WHEREAS, the senate of the United States,
devoutly recognizing the Supreme Authority and Just Government of Almighty God,
in all the affairs of men and of nations, has by a resolution, required the
President to designate and set apart a day for National prayer and humiliation:

And whereas, it is the duty of nations as
well as of men, to owe their dependence upon the overruling power of God, to
confess their sins and transgressions, in humble sorrow, yet with assured hope
that genuine repentance will lead to mercy and pardon; and to recognize the
sublime truth, announced in the Holy Scriptures and proven by all history, that
those nations only are blessed whose God is the Lord:

And, in so much as we know that, by His divine
law, nations, like individuals, are subjected to punishments and chastisements
in this world, may we not justly fear that the awful calamity of civil war,
which now desolates the land, may be but a punishment inflicted upon us for our
presumptuous sins, to the needful end of our national reformation as a whole
People? We have been the recipients of the choicest bounties of Heaven. We have
been preserved, these many years, in peace and prosperity. We have grown in
numbers, wealth, and power as no other nation has ever grown. But we have
forgotten God. We have forgotten the gracious hand which preserved us in peace,
and multiplied and enriched and strengthened us; and we have vainly imagined,
in the deceitfulness of our hearts, that all these blessings were produced by
some superior wisdom and virtue of our own. Intoxicated with unbroken success,
we have become too self-sufficient to feel the necessity of redeeming and
preserving grace, too proud to pray to the God that made us! It behooves us,
then to humble ourselves before the offended Power, to confess our national
sins, and to pray for clemency and forgiveness.

Now, therefore, in compliance with the request ,
and fully concurring in the views of the Senate, I do, by this proclamation,
designate and set apart Thursday, the 30th day of April, 1863, as a day of
national humiliation, fasting, and prayer. And I do hereby request all the
People to abstain on that day from their ordinary secular pursuits, and to
unite, at their several places of public worship and their respective homes, in
keeping the day holy to the Lord, and devoted to the humble discharge of the
religious duties proper to that solemn occasion.

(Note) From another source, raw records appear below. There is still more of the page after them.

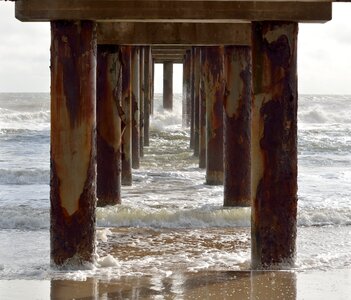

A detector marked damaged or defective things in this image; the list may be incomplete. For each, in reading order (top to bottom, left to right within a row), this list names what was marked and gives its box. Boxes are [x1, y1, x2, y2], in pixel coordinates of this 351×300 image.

rusty concrete pillar [50, 20, 97, 264]
rusty concrete pillar [97, 45, 123, 207]
rusty concrete pillar [204, 46, 226, 185]
rusty concrete pillar [224, 45, 252, 207]
rust stain [224, 45, 252, 207]
rusty concrete pillar [252, 21, 298, 270]
rust stain [252, 21, 298, 270]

All this being done, in sincerity and truth, let
us then rest humbly in the hope authorized by the Divine teachings, that the
united cry of the Nation will be heard on high, and answered with blessings, no
less than the pardon of our national sins, and the restoration of our now
divided and suffering country, to its former happy condition of unity and
peace.

In witness whereof, I have here unto set my
hand, and caused the seal of the

United States

to be affixed.

Done at the city of

Washington

this thirtieth day of March, in the year of our Lord one
thousand eight hundred and sixty-three, and of the

Independence

of the United States the eighty-seventy.